## EXERCISE
Reproduce the listing below exactly, except for its pictures.
────
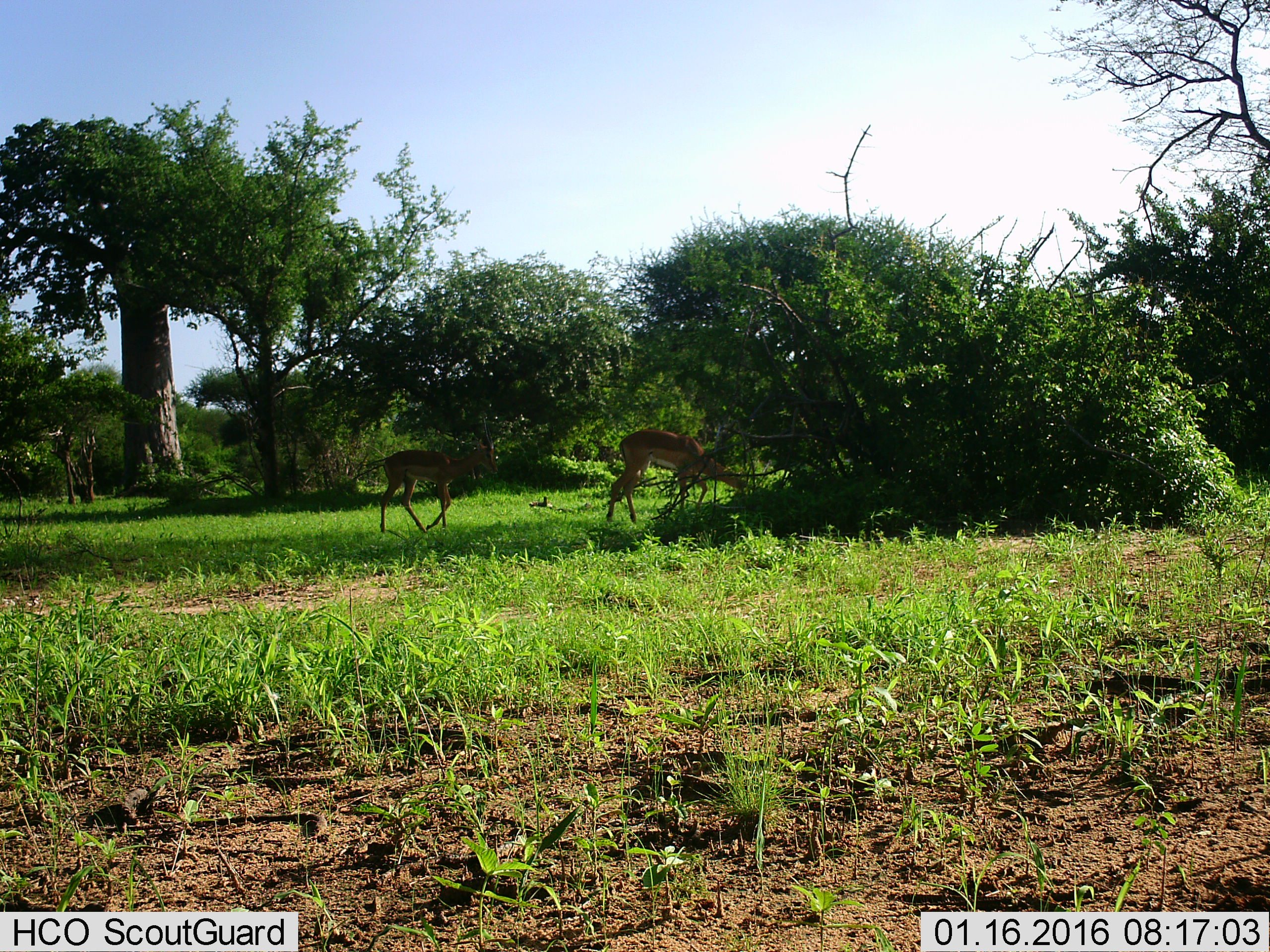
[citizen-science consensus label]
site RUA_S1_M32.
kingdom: Animalia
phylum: Chordata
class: Mammalia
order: Artiodactyla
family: Bovidae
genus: Aepyceros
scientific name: Aepyceros melampus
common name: impala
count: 2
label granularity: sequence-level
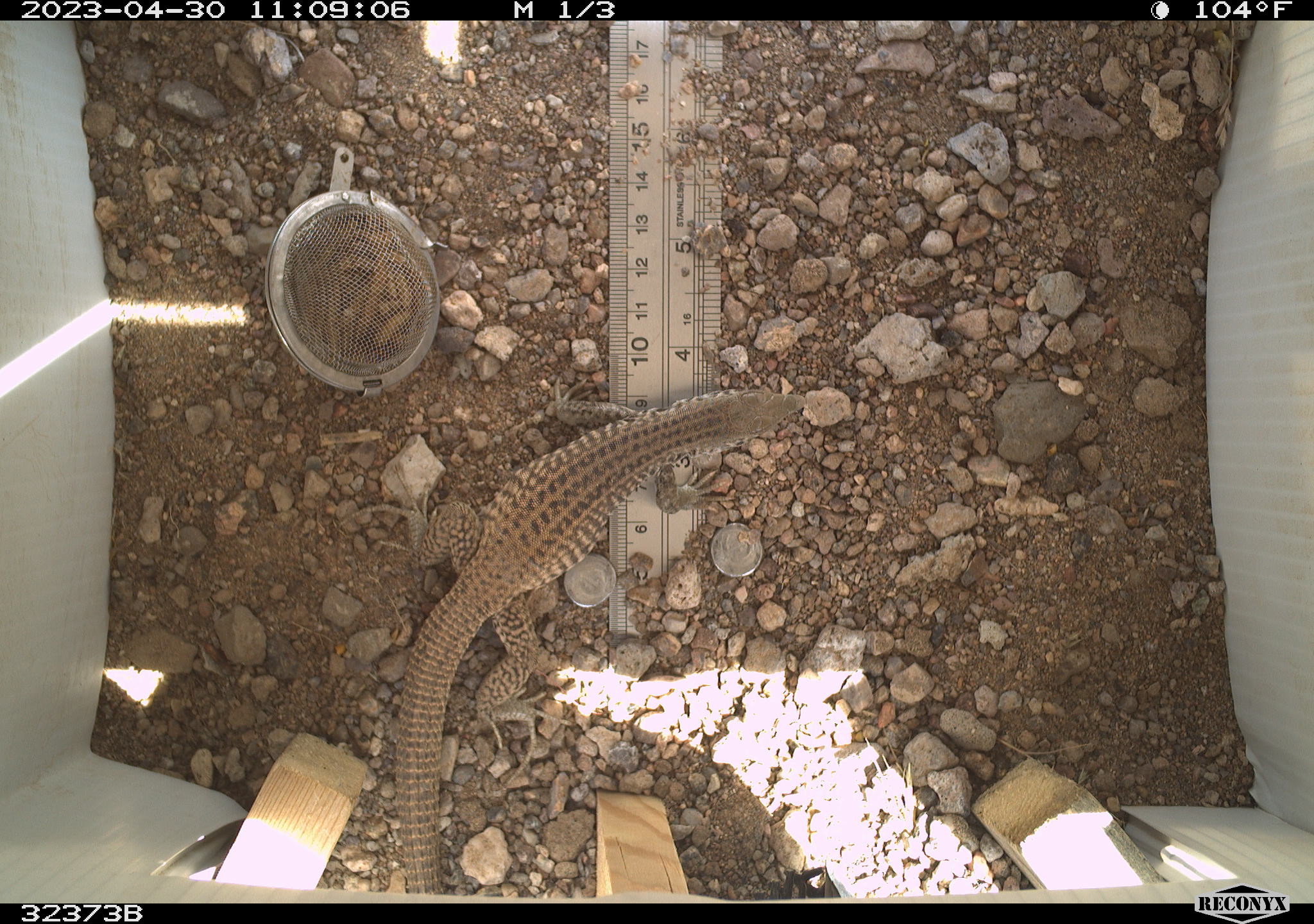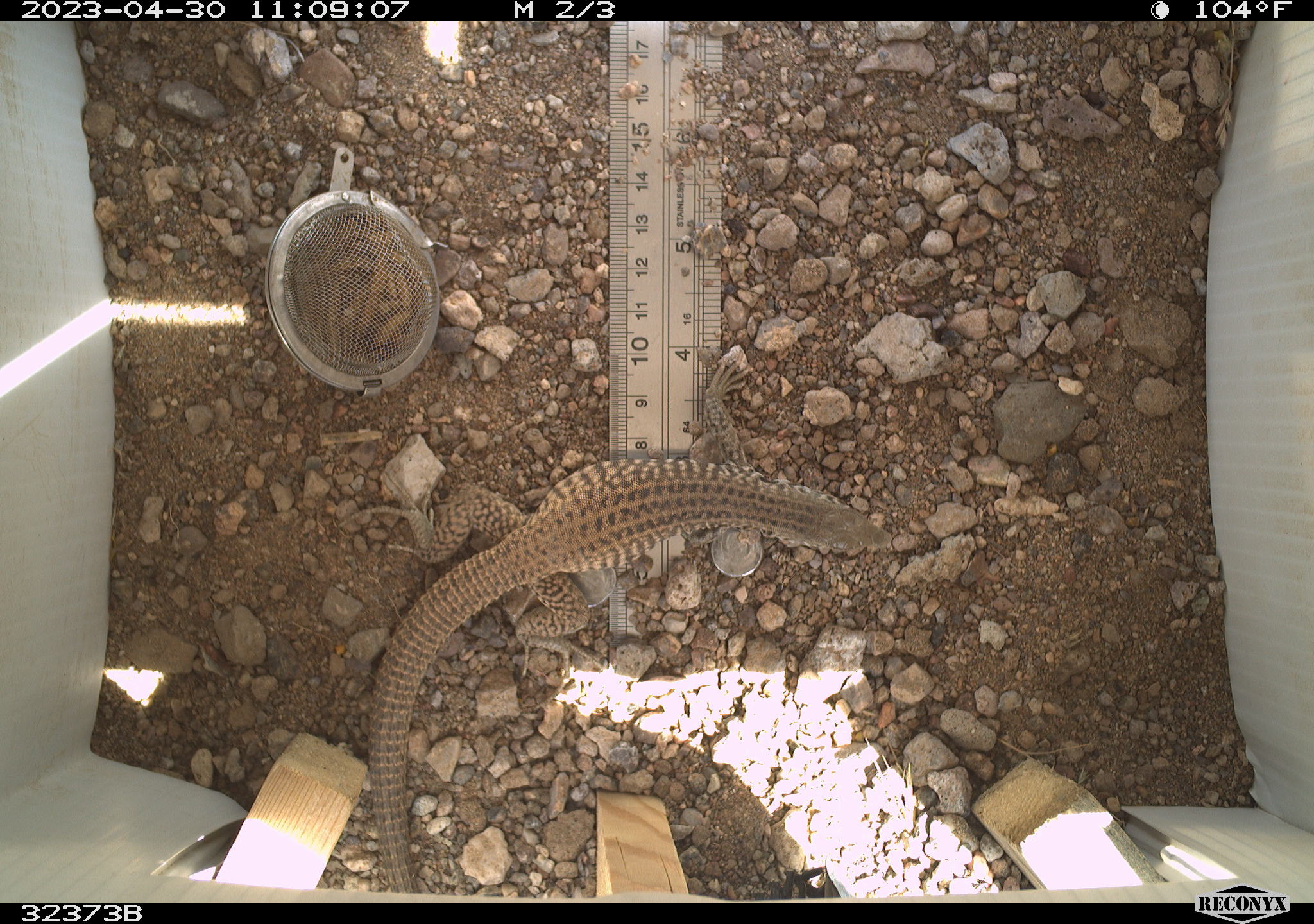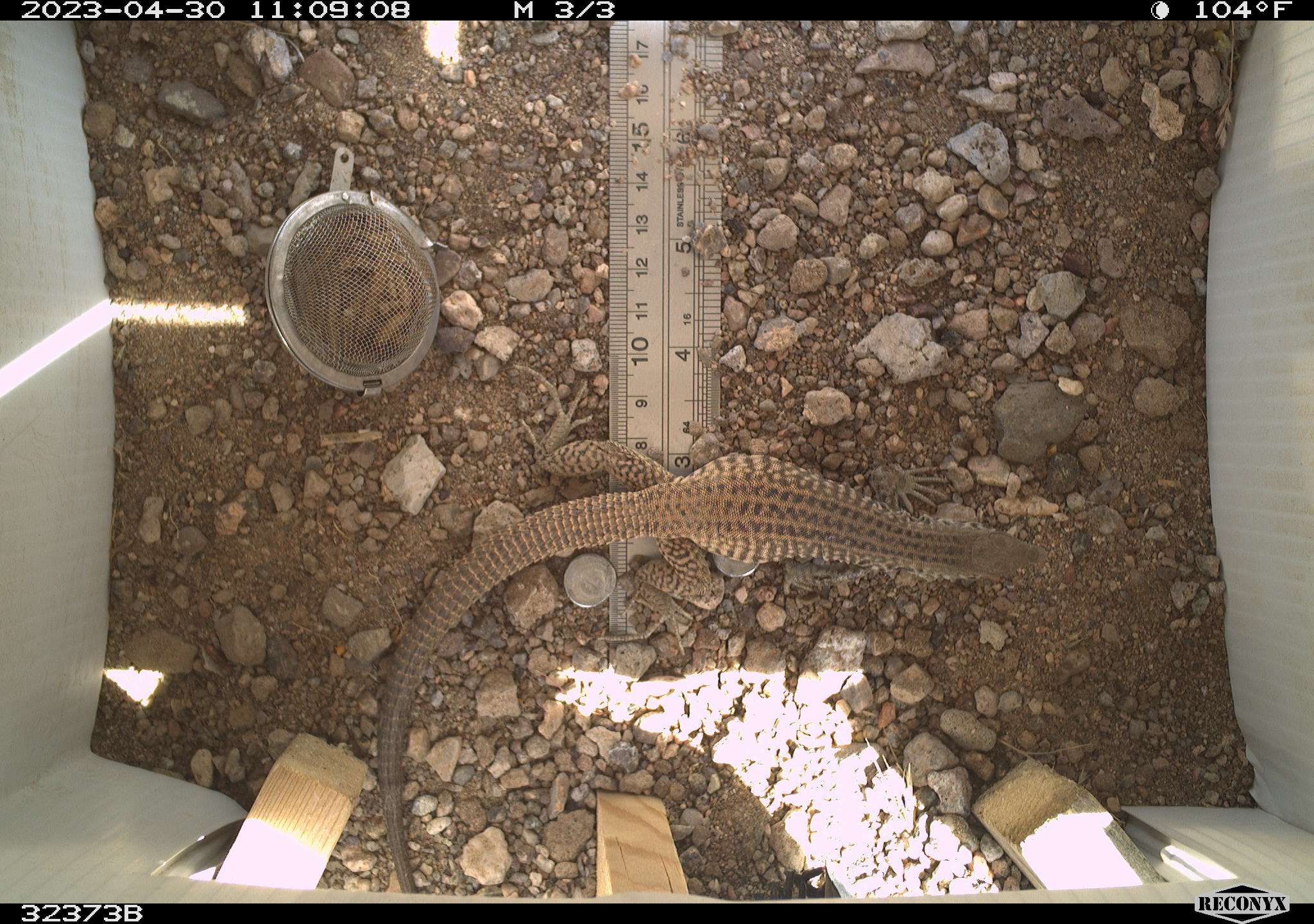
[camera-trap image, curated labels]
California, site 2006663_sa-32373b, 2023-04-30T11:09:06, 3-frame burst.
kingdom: Animalia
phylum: Chordata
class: Reptilia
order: Squamata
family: Teiidae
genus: Aspidoscelis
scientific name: Aspidoscelis tigris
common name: western whiptail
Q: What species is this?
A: Western whiptail (Aspidoscelis tigris).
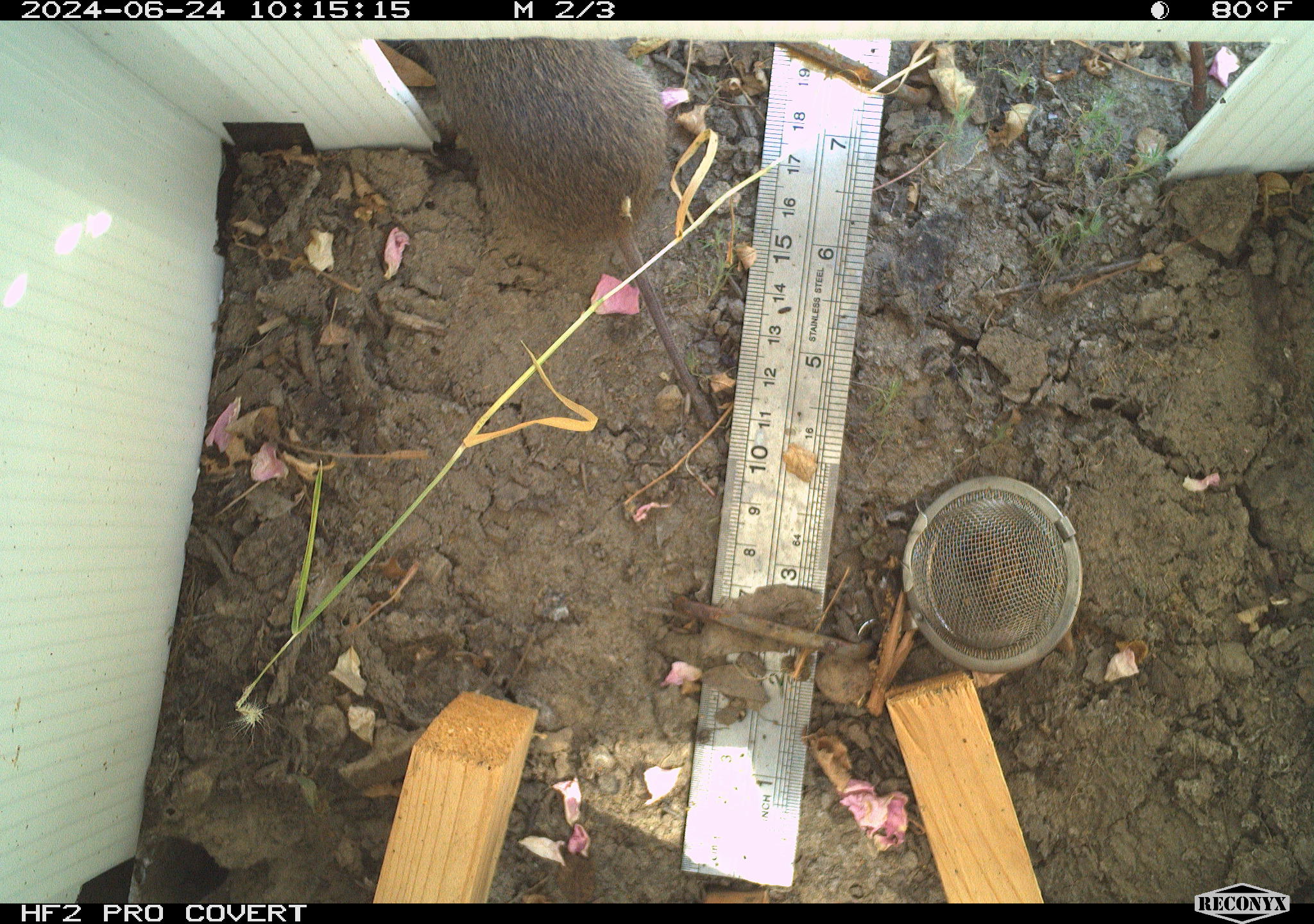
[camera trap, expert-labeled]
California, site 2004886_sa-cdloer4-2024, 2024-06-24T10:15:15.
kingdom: Animalia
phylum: Chordata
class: Mammalia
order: Rodentia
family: Cricetidae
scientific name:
────
## TASK RESULT
[citizen-science consensus label]
site RUA_S1_M32.
kingdom: Animalia
phylum: Chordata
class: Mammalia
order: Artiodactyla
family: Bovidae
genus: Aepyceros
scientific name: Aepyceros melampus
common name: impala
count: 2
label granularity: sequence-level
[camera-trap image, curated labels]
California, site 2006663_sa-32373b, 2023-04-30T11:09:06, 3-frame burst.
kingdom: Animalia
phylum: Chordata
class: Reptilia
order: Squamata
family: Teiidae
genus: Aspidoscelis
scientific name: Aspidoscelis tigris
common name: western whiptail
Q: What species is this?
A: Western whiptail (Aspidoscelis tigris).
[camera trap, expert-labeled]
California, site 2004886_sa-cdloer4-2024, 2024-06-24T10:15:15.
kingdom: Animalia
phylum: Chordata
class: Mammalia
order: Rodentia
family: Cricetidae
scientific name:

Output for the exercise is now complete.